HH Sir Godfrey Gregg D.Div
She layeth her hands to the spindle, and her hands hold the distaff.
She knew how to use her hands with skill in providing clothing for her family and perhaps others. This verse describes a very ancient method of spinning used in the days before the spinning wheel even existed. The distaff was a staff used for holding the flax, tow or wool which would be spun into thread by means of the spindle. The spindle would turn and twist the fibres into threads. [See the discussion of wool and flax under verse 13.]
The spindle was a round stick with tapered ends used to form and twist the yarn in hand spinning. The spindle and the distaff are the most ancient of all instruments used in the craft of spinning. About eight to ten inches long, spindles were used to guide the thread as it was fashioned into cloth. The weaver sometimes turned the spindle by rolling it across her thigh.
The wool or flax was wound on the distaff, which was stuck upright in the ground or held under the arm.
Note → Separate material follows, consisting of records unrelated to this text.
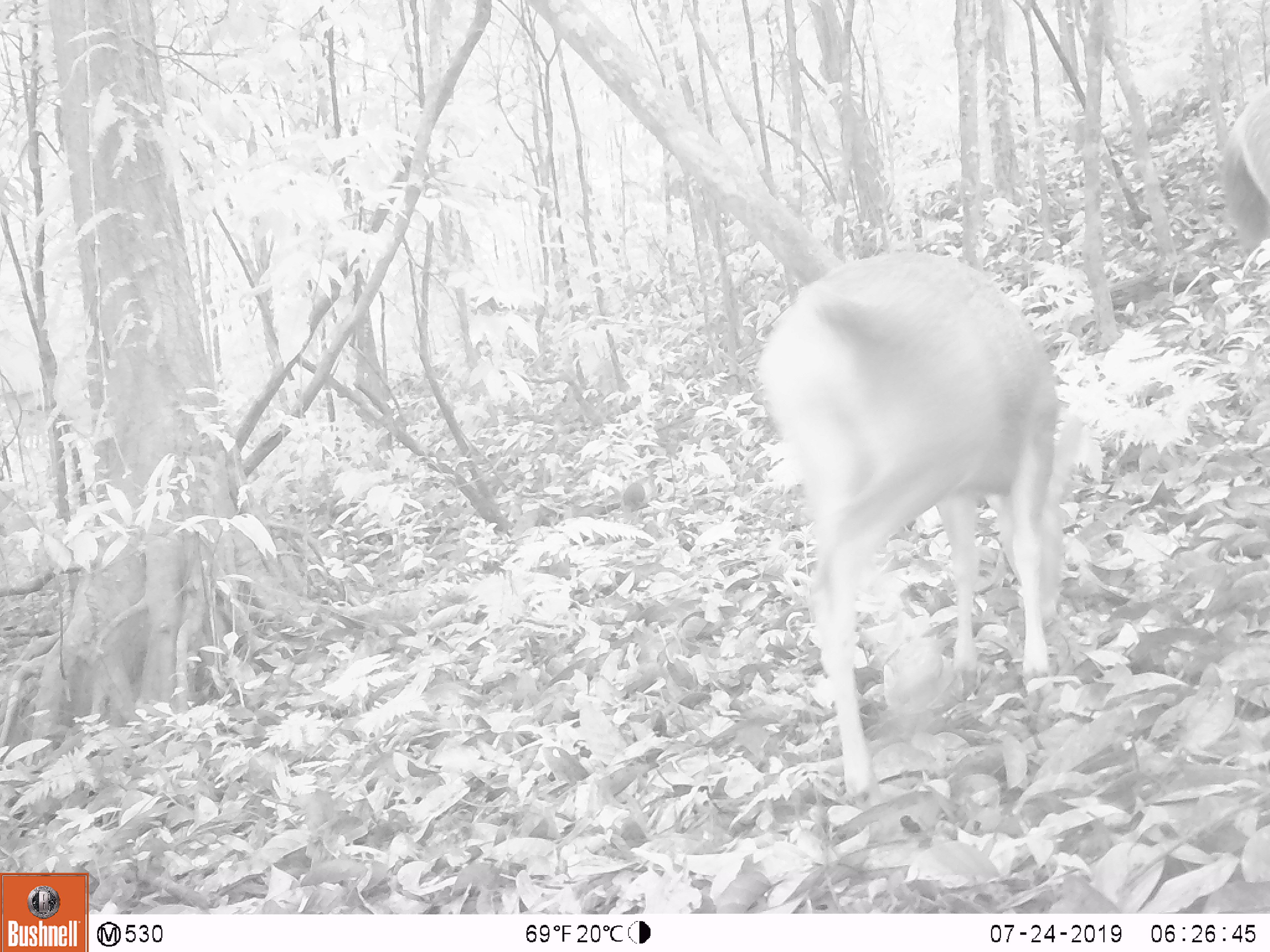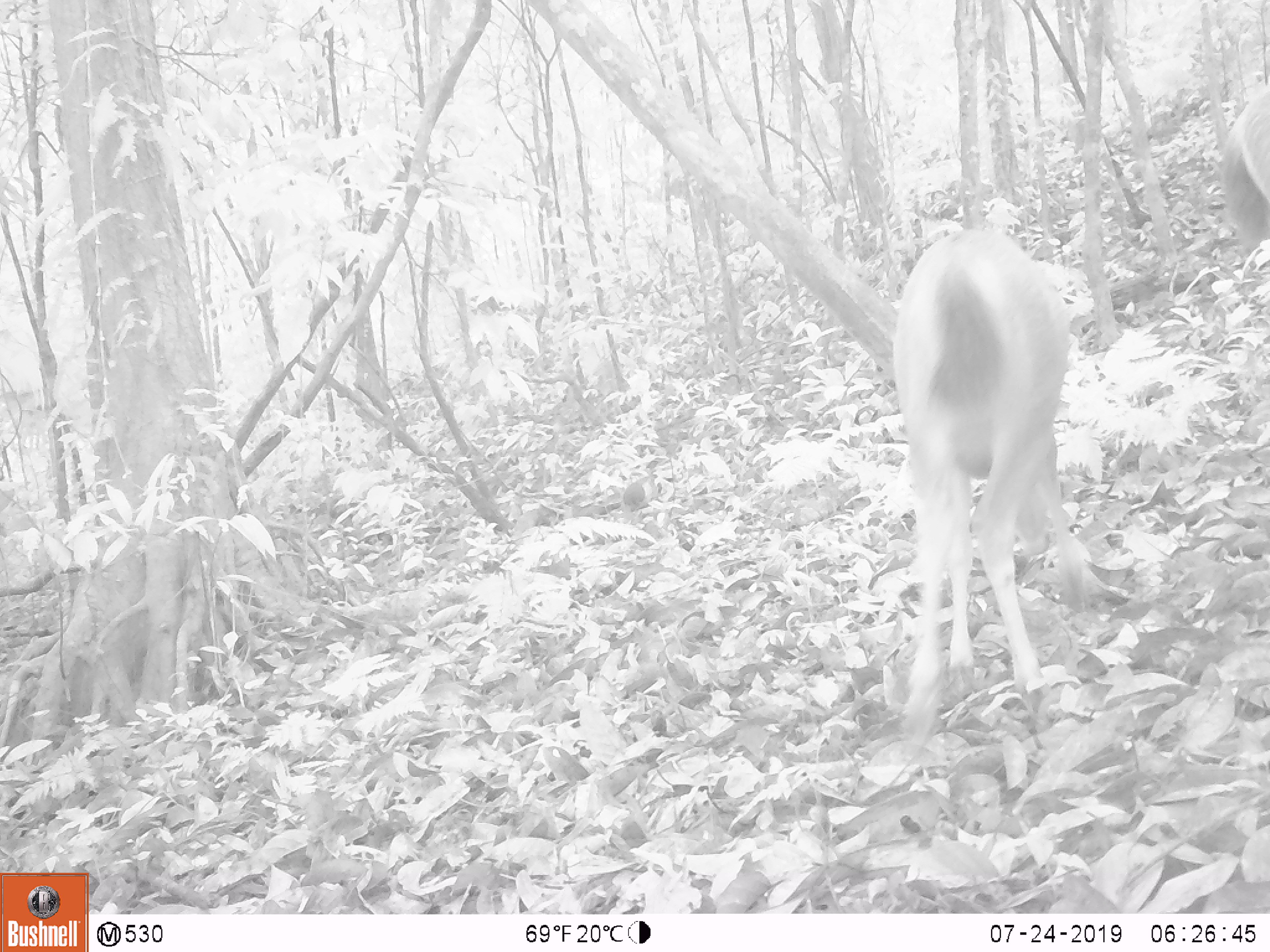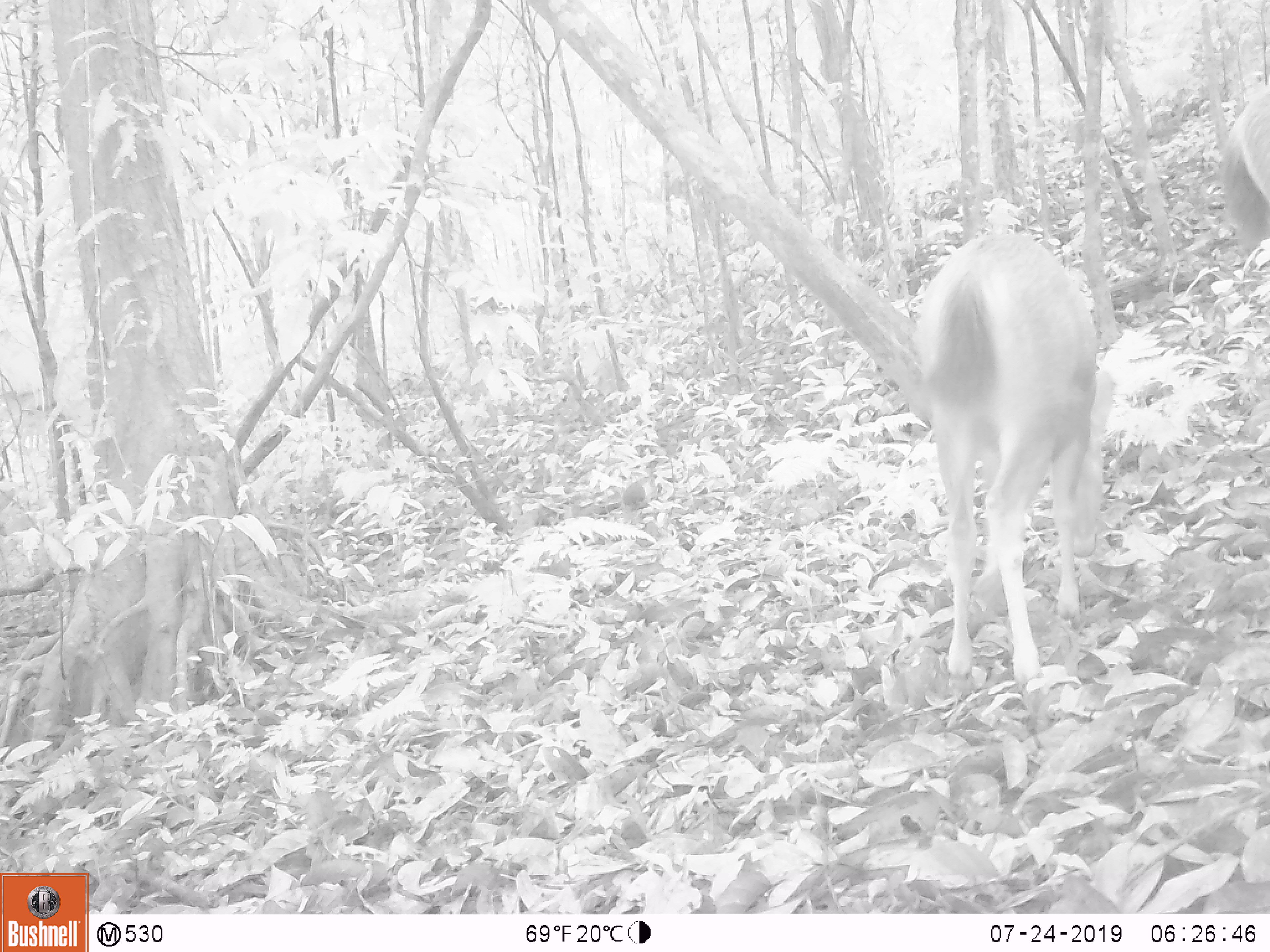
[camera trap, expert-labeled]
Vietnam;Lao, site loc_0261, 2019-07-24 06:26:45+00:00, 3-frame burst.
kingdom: Animalia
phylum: Chordata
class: Mammalia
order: Artiodactyla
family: Cervidae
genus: Rusa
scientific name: Rusa unicolor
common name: sambar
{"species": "sambar (Rusa unicolor)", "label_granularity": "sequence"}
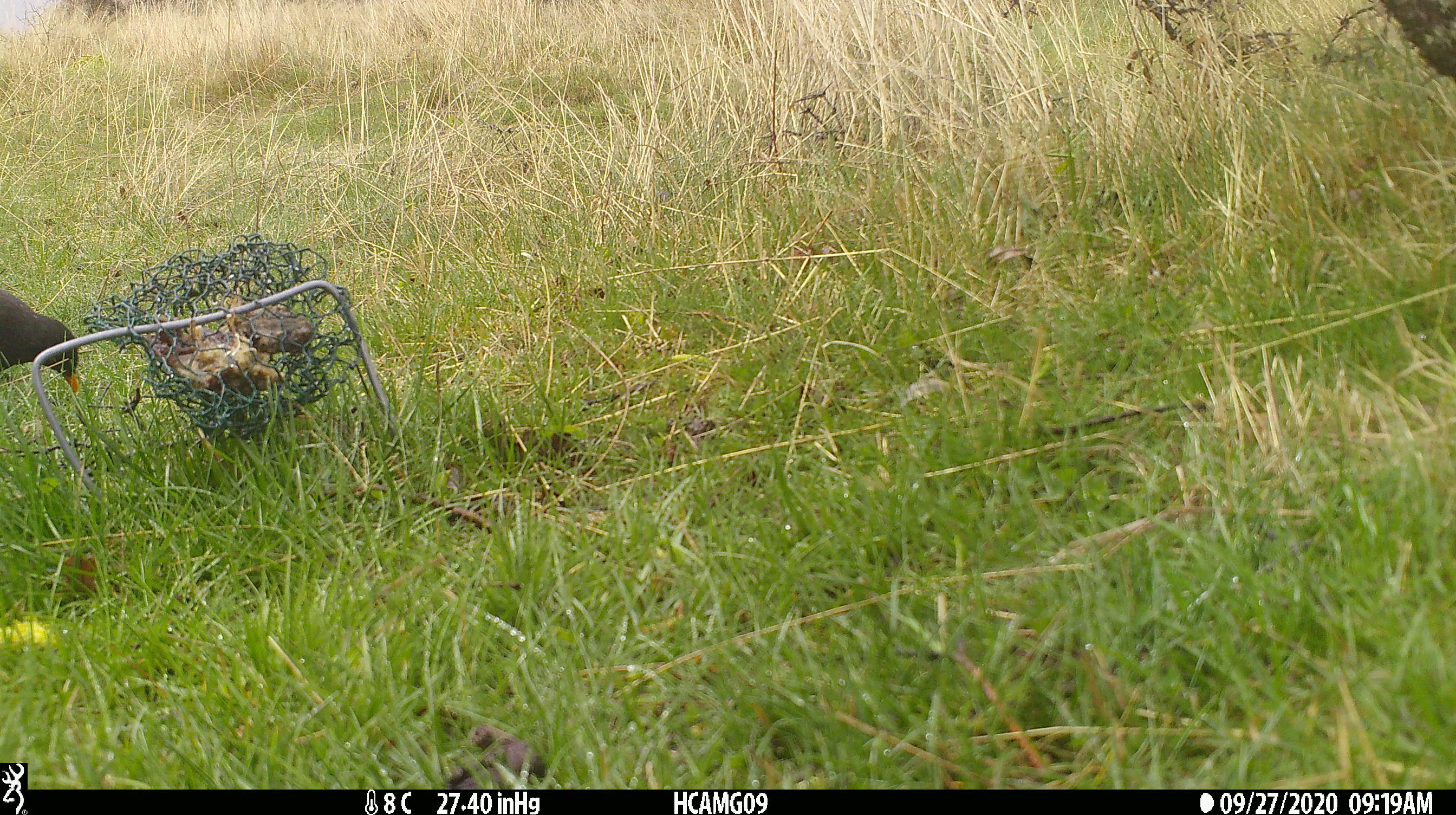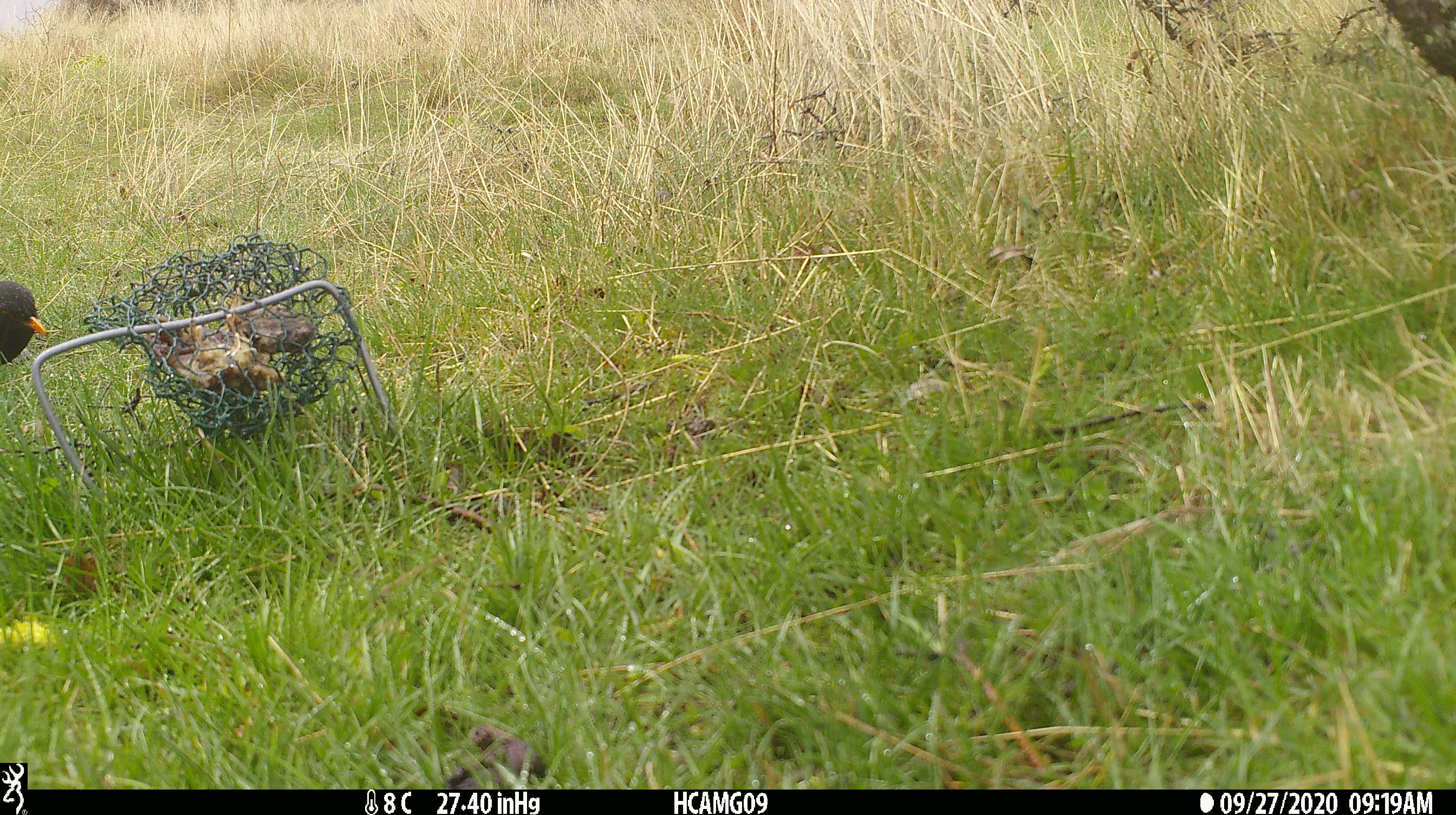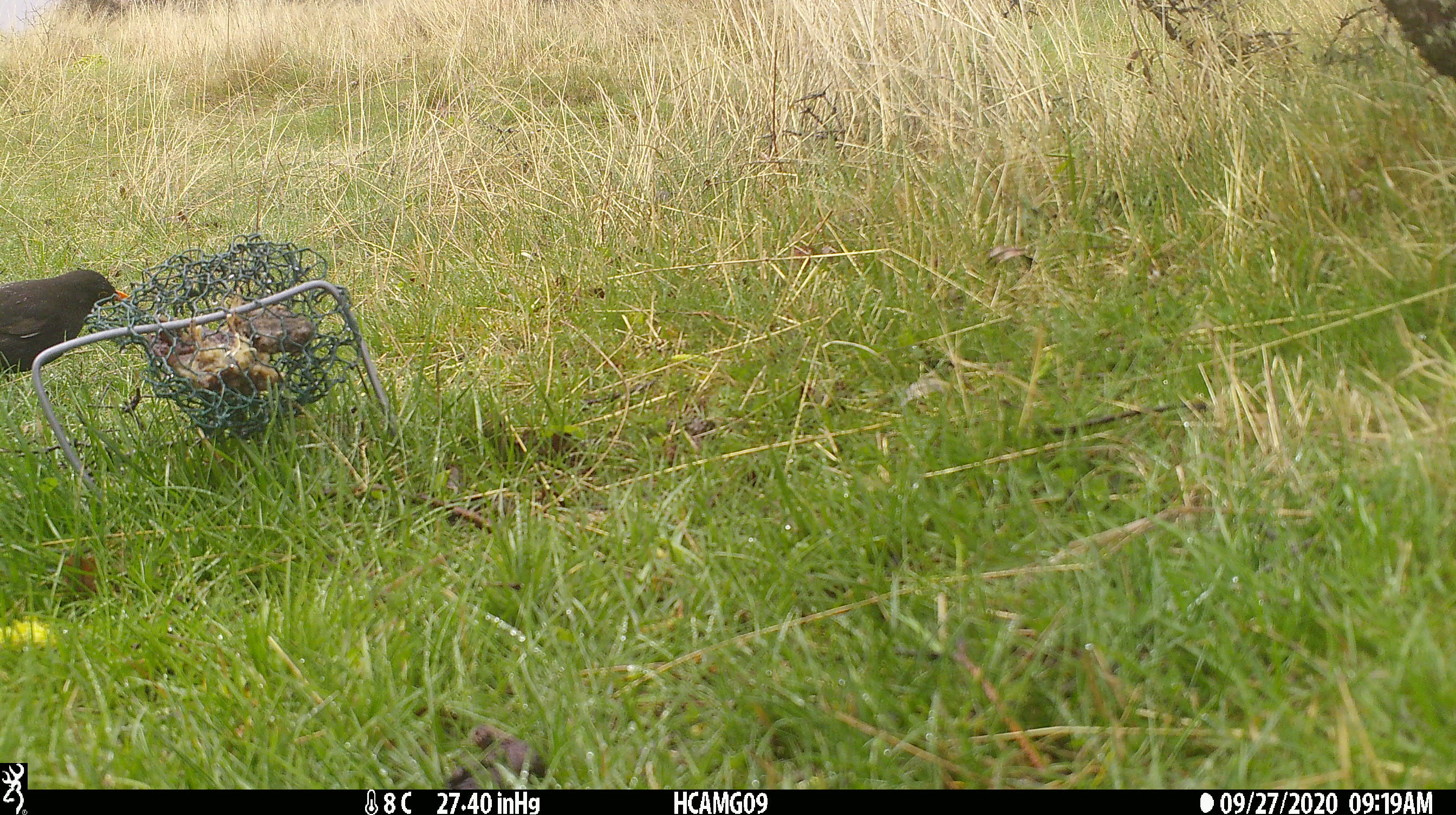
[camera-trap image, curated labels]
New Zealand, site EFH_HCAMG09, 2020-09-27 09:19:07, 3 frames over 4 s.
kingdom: Animalia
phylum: Chordata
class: Aves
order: Passeriformes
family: Turdidae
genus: Turdus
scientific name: Turdus merula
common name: eurasian blackbird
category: blackbird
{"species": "blackbird (eurasian blackbird) (Turdus merula)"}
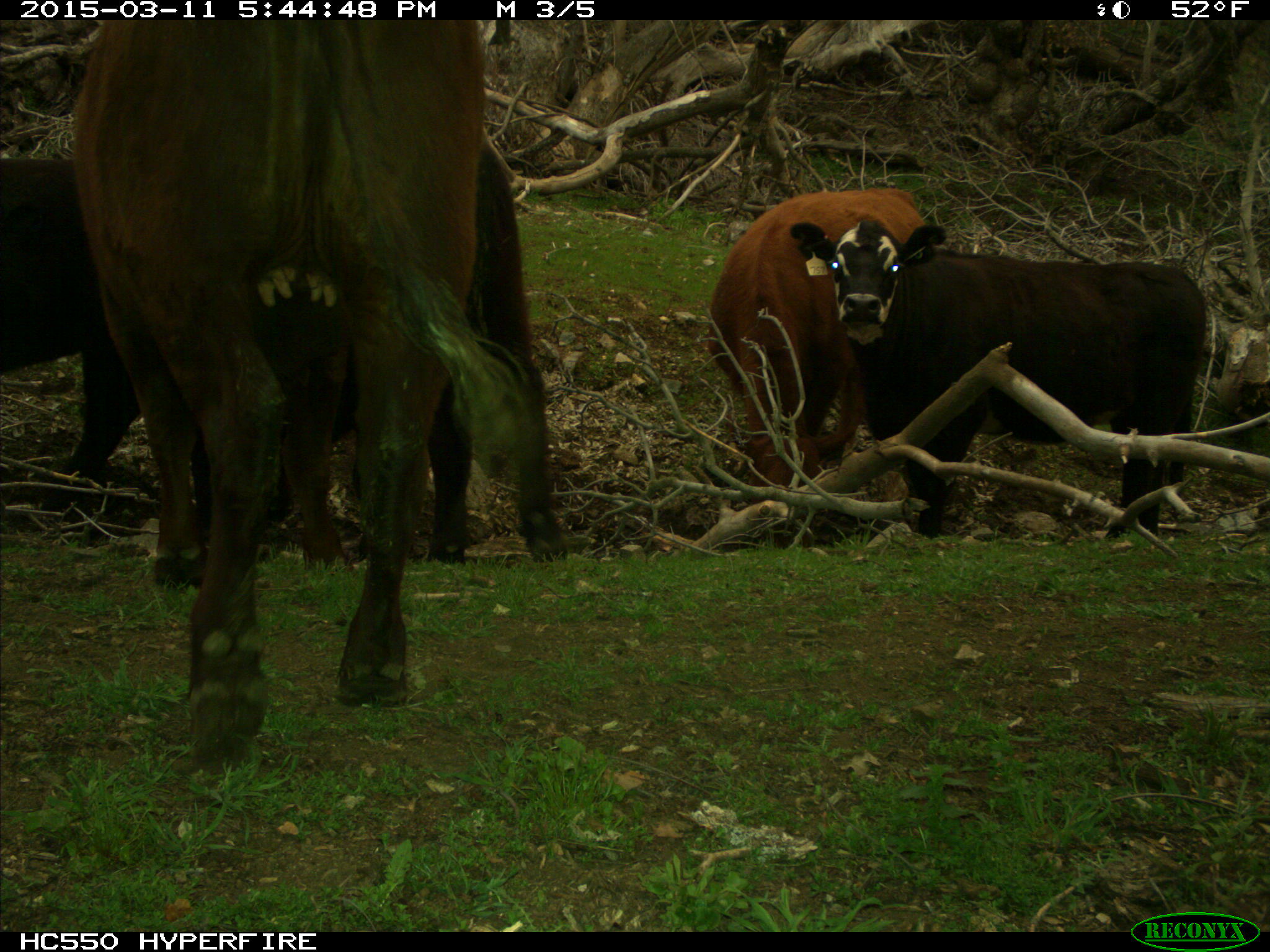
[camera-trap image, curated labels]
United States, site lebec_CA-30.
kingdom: Animalia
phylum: Chordata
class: Mammalia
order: Artiodactyla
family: Bovidae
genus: Bos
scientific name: Bos taurus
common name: domestic cow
The spindle, which had a circular rim to steady it when revolving, was attached to the thread being drawn out from the distaff. By rotating the spindle, the spinner twisted the thread. An example of hand spinning is found in the ancient book of Exodus: “And all the women that were wise hearted did spin with their hands, and brought that which they had spun, both of blue, and of purple, and of scarlet, and of fine linen. And all the women whose heart stirred them up in wisdom spun goats’ hair” (Exodus 35:25-26).
If a woman’s hands are idle and if she is not engaged in worthwhile, constructive pursuits, then watch out! “Idle hands are the devil’s tools” and “If the devil can catch a man (or woman) idle, he’ll set him (or her) to work.”